== WHAT TO DO ==
The records below are to be copied exactly, with every picture left out.

== RECORDS FOR THIS TASK ==
Start of Block
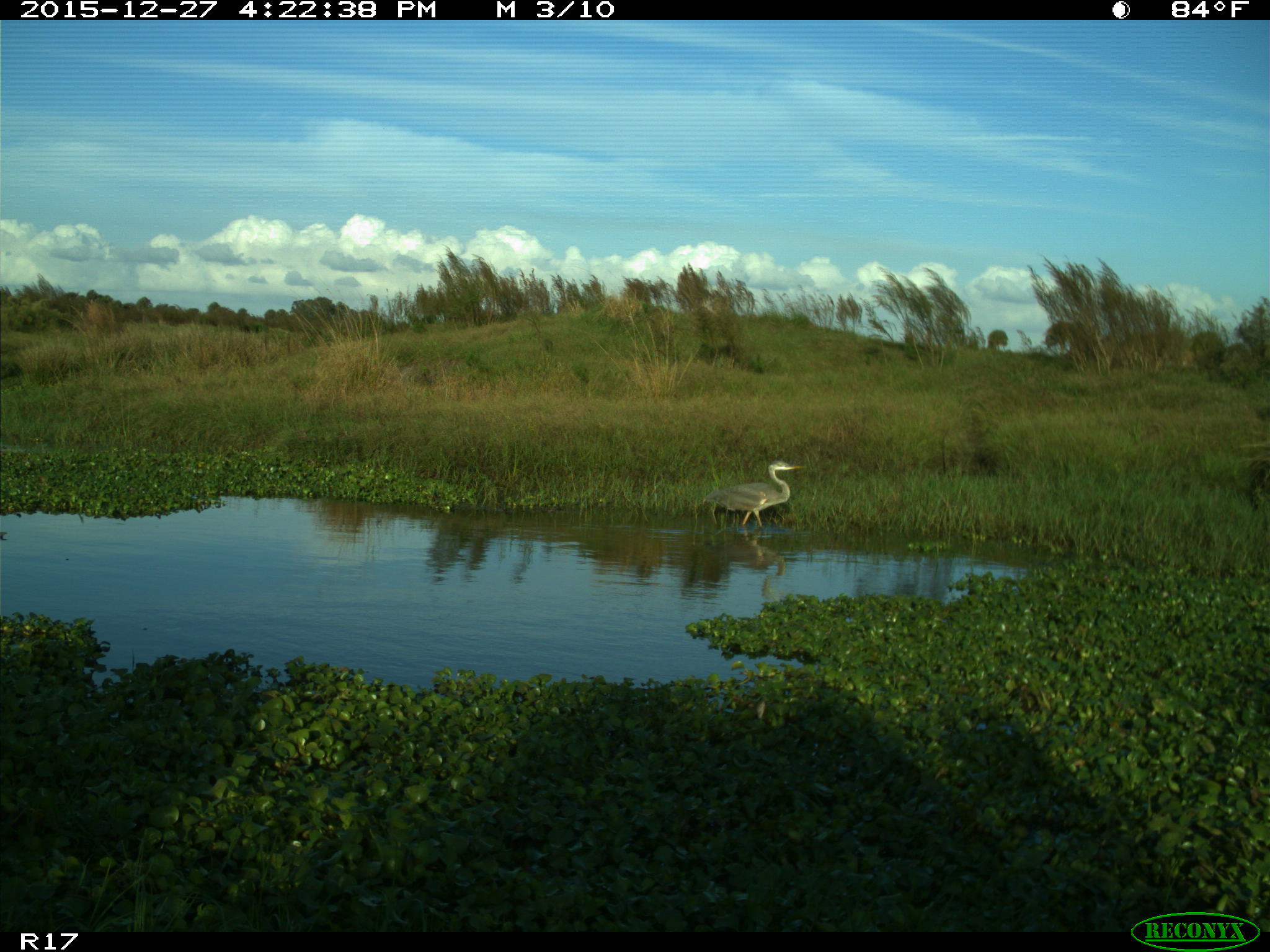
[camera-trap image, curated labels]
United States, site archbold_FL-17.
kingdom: Animalia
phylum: Chordata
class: Aves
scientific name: Aves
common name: birds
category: unidentified bird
End of Block
== RESULT ==
[camera-trap image, curated labels]
United States, site archbold_FL-17.
kingdom: Animalia
phylum: Chordata
class: Aves
scientific name: Aves
common name: birds
category: unidentified bird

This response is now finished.